The viewer sees the work in stages. In the first stage, you see the rounded, fleshy forms and immediately identify them as human – despite not knowing exactly which part of a human they represent. Placed side by side there appears to be a heaven and hell dialectic represented by the glowing halo (left) and the discoloured skin/hellish red (right).
In the second stage, the viewer recognises particular body parts in the forms: a glowing clitoris, the lips of the labia and the blood of menstruation. Though the forms are more clearly defined in this stage, the images themselves remain abstract. As soon as you have a grasp of what they are their meaning becomes blurred.

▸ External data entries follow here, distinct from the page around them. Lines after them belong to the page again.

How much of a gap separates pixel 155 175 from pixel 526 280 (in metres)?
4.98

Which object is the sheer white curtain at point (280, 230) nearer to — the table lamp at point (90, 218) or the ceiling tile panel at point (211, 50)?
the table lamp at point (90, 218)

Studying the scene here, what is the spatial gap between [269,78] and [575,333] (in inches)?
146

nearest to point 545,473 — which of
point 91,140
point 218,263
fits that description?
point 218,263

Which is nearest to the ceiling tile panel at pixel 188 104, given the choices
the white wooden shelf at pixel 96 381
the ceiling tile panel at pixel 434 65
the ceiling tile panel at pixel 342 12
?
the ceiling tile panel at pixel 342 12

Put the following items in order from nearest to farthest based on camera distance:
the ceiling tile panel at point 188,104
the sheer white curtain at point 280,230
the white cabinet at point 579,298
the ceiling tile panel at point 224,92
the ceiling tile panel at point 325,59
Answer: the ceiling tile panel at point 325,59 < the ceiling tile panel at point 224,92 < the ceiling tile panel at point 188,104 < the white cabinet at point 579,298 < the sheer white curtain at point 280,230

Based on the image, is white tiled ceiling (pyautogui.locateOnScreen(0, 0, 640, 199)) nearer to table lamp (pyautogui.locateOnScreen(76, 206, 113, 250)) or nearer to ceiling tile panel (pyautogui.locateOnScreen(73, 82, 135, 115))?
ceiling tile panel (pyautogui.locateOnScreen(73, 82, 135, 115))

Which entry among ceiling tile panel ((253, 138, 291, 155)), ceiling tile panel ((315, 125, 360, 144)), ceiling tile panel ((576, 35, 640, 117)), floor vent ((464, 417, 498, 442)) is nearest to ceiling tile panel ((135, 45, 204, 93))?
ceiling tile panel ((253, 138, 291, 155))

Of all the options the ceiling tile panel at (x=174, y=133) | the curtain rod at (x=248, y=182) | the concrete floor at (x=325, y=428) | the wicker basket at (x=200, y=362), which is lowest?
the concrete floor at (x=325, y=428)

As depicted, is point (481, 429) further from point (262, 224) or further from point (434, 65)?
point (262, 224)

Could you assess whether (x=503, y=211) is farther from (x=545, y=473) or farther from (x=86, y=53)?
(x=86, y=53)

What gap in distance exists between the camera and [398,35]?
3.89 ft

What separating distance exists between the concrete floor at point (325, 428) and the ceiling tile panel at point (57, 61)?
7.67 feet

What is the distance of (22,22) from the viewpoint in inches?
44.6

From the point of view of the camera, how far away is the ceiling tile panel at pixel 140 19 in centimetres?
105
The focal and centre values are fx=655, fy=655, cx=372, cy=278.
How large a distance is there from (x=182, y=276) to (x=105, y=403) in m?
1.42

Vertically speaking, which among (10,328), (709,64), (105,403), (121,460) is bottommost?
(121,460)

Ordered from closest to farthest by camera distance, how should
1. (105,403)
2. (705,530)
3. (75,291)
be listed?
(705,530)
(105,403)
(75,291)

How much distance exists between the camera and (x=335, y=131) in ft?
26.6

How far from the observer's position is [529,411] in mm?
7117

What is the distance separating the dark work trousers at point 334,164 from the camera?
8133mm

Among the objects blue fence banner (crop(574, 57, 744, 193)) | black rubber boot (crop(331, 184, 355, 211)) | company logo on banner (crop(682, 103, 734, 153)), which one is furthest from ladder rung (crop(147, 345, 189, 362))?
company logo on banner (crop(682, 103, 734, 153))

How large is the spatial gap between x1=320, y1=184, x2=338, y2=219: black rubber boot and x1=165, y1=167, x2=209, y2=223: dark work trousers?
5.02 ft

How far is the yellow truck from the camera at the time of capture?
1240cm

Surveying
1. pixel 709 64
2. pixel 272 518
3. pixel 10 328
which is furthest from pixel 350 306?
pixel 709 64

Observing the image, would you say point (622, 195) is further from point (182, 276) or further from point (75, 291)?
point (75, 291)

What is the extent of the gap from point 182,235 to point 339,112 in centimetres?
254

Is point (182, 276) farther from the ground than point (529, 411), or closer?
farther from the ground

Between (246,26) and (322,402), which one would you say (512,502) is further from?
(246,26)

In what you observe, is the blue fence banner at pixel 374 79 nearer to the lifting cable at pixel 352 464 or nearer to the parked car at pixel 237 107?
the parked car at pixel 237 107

In the third stage, you recognise the purpose of the 3D parts – why Hollowell has chosen these specific areas for protrusion and how the parts that remain 2D have the appearance of 3D shapes. Are the 3D sections attempts to communicate with the viewer more specifically? Are they meant to emphasise the point of the works more clearly or blur the meaning further by adding a formal variation to an already complex, abstract image? The third stage is an absolute riot.
If you want further information, the fourth stage comes with the middle room where smaller versions of the paintings are hung on the walls with Hollowell’s annotations and title suggestions. Here you get to see some of the artistic process: how the work came to be 3D (she credits her husband, a sculptor), why she chose to enlarge them, her jokes and thoughts about each image and how she worked through various colour combinations on the same image to accentuate the ethereal yet human aura of the paintings.
Whether you want to enjoy the works on a simply aesthetic level – one often relegated to relative insignificance by contemporary art – or on a conceptual level, Hollowell’s exhibition is fascinating, beautiful and innovative.